La consecuencia de todo lo dicho
se comprende fácilmente. Empecé diciendo que según es el Dios en el que cada
cual cree, así es la vida que lleva. A primera vista, parece que el Dios
más duro y exigente es el Dios de Pablo. En realidad no es así. El Dios de
Pablo exige sacrificio y culto. A nosotros no nos pide ya eso. Nos pide que
repitamos el “sacrificio ritual”, que rememora y actualiza
el sacrificio de
Cristo en la cruz. Por eso vamos a misa. Y si no podemos, pagamos misas. Porque
es importante dejar la conciencia tranquila, en paz, para sentirse perdonado.
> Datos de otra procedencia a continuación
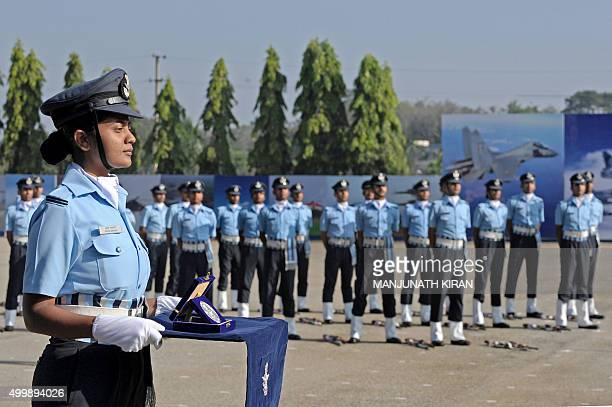 An Indian Air Force officer holds an award to be presented to the highest place student on the Aeronautical Engineering course during a passing out...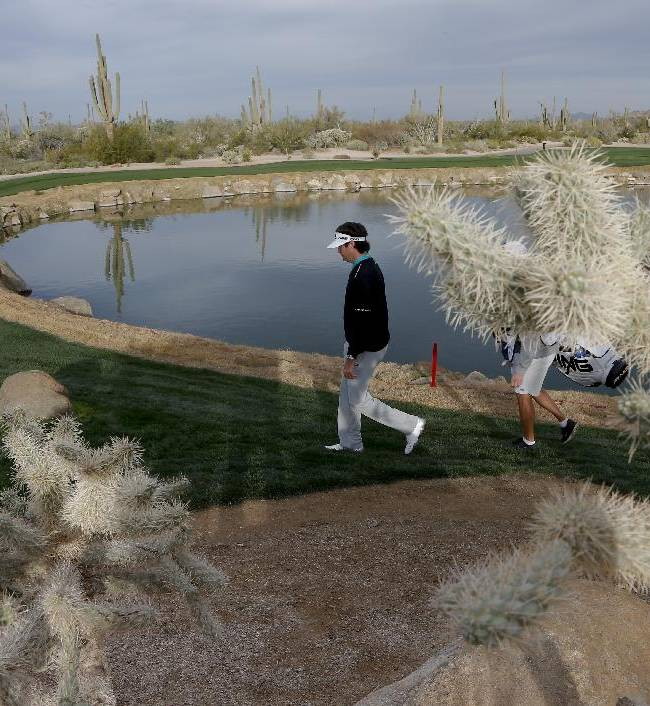 Bubba Watson walks to the fourth hole in his match against Mikko Ilonen, of Finland, during the first round of the Match Play Championship golf tournament on Wednesday, Feb. 19, 2014, in Marana, Ariz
El Dios de Jesús, tal como se nos reveló en la vida, en las enseñanzas y la
conducta de Jesús, no pidió rituales del culto en el templo. Lo que pidió fue
que respetemos a todos, que perdonemos a todos, que amemos siempre a todos, que
seamos siempre buenos y que nos sintamos libres para trabajar a fondo por una
vida y una sociedad más igualitaria, más justa, más feliz, sobre todo para los
que más sufren.
Pues bien, así las cosas, queda patente que el Dios que nos da
verdadero miedo, al que más nos resistimos, no es el de Pablo, sino el de
Jesús. De hecho, en la Iglesia, y en la teología, ha tenido (y sigue
teniendo) más presencia el Dios de Pablo que el de Jesús. ¿No será eso así
porque con el Dios de Pablo es posible mantener el solemne tinglado clerical
que mantenemos, mientras que con el Dios de Jesús, si lo tomamos en serio,
tendríamos que modificar cosas y conductas que no estamos dispuestos a cambiar?